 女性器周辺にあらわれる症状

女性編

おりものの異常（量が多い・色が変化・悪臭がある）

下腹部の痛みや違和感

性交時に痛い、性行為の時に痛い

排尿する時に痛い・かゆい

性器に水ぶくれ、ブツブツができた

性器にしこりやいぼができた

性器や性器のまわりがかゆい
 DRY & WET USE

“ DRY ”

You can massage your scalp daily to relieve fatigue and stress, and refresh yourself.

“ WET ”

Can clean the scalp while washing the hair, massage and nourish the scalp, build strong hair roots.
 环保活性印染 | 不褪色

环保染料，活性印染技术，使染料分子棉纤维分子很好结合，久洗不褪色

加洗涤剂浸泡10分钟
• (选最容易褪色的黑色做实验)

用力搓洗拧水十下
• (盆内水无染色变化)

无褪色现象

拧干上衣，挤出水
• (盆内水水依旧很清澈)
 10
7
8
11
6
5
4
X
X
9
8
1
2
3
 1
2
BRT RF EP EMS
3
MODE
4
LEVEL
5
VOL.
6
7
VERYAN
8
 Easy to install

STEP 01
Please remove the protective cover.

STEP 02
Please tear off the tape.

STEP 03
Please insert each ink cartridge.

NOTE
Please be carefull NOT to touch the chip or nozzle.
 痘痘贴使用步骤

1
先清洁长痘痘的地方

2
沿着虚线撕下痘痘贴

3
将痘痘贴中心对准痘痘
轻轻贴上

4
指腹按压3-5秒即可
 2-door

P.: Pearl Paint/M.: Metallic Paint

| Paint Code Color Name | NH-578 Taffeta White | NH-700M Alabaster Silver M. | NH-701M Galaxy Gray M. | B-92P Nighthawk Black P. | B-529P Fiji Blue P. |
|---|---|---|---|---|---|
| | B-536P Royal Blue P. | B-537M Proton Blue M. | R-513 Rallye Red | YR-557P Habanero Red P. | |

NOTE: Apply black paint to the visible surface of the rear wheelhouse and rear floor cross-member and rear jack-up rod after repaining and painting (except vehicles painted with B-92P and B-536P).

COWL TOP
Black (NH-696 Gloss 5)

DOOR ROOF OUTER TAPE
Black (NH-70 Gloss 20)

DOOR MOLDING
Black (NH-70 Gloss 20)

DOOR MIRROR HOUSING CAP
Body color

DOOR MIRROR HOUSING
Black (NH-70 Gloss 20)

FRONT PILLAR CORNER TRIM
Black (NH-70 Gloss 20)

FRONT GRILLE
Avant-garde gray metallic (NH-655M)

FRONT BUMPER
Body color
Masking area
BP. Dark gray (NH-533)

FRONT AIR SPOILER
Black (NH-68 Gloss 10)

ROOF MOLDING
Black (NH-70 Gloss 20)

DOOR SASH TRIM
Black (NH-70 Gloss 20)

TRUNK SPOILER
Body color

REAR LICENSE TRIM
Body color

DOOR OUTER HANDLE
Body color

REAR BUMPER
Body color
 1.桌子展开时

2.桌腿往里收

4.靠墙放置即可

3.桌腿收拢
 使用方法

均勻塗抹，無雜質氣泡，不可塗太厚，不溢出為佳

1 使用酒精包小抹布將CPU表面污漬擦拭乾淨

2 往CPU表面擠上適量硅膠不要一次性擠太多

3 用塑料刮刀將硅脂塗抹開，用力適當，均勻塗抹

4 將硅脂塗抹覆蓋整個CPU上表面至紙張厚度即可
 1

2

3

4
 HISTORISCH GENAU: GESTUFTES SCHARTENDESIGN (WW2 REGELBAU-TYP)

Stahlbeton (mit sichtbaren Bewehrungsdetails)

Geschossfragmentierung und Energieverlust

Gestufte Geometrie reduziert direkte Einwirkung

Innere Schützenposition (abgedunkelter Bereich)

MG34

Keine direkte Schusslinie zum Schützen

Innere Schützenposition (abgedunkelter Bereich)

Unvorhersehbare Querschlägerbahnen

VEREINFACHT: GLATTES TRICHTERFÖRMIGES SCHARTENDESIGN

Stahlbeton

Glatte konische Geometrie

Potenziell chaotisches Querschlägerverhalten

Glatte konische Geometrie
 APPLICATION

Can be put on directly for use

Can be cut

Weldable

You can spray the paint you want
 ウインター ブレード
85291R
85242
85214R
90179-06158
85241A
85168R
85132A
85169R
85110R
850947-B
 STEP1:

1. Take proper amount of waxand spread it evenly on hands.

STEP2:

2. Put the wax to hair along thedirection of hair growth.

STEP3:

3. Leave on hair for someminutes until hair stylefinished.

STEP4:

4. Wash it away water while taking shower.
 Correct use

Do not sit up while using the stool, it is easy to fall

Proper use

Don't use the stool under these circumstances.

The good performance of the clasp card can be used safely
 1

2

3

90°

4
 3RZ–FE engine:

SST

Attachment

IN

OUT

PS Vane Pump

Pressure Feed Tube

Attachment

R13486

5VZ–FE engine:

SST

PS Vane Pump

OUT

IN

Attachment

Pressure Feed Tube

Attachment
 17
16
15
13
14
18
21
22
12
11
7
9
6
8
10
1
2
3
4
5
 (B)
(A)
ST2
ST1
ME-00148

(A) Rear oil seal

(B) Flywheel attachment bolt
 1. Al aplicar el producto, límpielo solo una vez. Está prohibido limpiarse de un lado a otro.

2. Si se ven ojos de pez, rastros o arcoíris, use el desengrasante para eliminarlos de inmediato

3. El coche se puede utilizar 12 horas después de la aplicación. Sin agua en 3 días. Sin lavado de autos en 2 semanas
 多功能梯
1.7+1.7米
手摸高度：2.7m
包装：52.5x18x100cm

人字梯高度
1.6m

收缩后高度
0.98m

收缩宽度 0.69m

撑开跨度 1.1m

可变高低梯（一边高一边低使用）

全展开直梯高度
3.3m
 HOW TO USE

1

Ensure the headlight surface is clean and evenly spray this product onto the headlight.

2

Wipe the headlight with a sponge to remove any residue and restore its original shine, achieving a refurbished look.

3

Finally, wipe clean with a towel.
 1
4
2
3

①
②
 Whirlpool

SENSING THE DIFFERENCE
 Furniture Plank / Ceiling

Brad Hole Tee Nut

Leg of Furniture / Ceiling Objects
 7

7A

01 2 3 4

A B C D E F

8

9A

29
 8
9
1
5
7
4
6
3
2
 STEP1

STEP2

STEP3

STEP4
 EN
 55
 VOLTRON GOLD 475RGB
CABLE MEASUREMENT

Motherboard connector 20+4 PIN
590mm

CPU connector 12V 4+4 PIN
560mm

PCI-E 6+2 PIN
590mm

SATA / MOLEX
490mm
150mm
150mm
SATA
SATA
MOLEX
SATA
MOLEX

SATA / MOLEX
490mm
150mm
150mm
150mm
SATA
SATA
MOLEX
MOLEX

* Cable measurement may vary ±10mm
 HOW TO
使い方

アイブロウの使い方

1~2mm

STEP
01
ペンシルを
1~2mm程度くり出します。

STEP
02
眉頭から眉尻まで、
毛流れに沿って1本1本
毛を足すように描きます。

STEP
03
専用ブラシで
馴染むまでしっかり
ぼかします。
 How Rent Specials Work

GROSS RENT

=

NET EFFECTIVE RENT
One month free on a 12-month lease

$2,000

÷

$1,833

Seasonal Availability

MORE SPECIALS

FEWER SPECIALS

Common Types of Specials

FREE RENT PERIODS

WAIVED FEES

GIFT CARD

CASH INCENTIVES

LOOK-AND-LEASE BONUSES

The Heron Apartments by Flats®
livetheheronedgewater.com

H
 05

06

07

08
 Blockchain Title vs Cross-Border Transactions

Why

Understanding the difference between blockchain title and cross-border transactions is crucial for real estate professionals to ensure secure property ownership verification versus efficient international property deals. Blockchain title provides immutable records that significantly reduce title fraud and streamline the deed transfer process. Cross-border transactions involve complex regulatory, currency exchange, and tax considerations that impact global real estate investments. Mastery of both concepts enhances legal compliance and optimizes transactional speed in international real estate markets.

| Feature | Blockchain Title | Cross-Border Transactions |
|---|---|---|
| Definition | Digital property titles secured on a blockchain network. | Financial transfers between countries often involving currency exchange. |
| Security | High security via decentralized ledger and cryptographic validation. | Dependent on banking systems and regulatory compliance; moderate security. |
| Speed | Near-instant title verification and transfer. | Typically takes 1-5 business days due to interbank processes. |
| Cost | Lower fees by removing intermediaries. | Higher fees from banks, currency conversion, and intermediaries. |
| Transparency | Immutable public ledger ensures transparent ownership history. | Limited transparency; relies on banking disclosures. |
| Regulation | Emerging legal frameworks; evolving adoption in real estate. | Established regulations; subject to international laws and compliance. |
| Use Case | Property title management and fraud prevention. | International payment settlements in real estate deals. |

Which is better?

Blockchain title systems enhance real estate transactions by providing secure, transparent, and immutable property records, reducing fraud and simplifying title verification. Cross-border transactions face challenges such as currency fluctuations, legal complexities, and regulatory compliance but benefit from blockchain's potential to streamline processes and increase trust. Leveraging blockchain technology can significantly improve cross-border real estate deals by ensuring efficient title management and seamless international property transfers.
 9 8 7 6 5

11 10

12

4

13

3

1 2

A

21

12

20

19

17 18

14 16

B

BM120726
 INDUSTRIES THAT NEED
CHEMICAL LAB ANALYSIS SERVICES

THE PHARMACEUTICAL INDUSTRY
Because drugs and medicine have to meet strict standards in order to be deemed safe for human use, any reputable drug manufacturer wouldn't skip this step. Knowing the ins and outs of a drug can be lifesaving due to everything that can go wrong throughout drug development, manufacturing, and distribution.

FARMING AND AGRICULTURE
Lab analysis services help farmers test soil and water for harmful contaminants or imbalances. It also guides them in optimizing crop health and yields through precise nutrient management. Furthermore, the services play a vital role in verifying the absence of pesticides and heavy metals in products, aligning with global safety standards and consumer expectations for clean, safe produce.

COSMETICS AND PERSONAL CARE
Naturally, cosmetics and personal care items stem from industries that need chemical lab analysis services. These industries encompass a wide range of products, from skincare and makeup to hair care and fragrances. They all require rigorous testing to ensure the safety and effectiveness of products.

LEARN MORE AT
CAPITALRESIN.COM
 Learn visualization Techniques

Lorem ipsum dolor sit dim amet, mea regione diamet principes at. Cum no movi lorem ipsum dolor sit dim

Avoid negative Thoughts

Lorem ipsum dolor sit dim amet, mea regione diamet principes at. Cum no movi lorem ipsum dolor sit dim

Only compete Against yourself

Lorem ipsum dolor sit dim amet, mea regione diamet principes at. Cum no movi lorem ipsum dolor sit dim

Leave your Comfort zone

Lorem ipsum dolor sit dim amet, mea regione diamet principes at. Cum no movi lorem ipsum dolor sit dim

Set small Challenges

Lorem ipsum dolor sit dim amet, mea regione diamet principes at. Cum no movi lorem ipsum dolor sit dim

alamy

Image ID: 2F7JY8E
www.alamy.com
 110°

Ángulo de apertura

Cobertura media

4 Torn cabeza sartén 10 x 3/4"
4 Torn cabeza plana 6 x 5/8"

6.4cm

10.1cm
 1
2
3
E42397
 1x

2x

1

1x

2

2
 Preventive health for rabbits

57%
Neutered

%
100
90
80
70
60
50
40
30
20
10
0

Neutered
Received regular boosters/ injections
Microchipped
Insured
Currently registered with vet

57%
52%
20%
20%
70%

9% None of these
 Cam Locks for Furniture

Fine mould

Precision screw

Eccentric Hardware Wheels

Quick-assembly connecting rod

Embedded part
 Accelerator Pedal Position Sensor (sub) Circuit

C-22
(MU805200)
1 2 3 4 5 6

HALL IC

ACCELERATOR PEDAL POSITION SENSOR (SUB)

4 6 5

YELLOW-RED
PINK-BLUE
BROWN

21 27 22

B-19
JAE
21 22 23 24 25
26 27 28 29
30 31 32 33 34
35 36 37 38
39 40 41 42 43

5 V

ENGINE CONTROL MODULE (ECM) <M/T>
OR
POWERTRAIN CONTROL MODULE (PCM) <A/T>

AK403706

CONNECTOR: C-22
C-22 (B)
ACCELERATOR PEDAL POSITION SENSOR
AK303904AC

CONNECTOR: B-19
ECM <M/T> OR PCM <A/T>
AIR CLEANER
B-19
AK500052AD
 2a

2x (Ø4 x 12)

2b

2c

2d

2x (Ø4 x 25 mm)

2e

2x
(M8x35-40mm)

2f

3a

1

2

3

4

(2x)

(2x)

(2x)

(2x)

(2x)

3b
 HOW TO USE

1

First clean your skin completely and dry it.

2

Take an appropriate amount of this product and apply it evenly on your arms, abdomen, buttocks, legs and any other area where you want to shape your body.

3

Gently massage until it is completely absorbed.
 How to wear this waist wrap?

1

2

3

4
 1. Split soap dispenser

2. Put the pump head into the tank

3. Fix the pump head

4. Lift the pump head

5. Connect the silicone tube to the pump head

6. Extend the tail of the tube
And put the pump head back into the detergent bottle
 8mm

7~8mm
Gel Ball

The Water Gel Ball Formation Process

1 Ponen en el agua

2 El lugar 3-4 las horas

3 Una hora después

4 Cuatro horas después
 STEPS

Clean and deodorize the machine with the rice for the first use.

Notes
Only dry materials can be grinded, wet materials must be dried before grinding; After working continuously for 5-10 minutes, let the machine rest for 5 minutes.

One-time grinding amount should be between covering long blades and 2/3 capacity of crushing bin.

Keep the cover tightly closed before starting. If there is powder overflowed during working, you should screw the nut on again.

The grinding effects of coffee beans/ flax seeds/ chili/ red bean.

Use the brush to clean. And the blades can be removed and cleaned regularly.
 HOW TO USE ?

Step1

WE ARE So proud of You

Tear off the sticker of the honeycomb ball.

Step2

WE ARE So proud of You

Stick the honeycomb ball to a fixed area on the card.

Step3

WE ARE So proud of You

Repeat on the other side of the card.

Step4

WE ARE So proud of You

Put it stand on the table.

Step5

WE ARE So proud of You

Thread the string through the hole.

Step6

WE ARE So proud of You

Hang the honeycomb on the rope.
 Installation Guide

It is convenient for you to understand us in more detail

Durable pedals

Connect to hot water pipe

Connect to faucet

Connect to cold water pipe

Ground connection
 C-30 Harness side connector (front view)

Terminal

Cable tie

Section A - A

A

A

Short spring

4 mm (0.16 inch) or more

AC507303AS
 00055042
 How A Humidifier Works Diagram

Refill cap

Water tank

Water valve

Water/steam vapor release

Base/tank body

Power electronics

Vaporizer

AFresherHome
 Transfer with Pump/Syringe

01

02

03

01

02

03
————
• EXERCISE PROMPT
Go through the listing above and copy each line in which the string "massage" is found.

• TASK RESULT
You can massage your scalp daily to relieve fatigue and stress, and refresh yourself.
Can clean the scalp while washing the hair, massage and nourish the scalp, build strong hair roots.
Gently massage until it is completely absorbed.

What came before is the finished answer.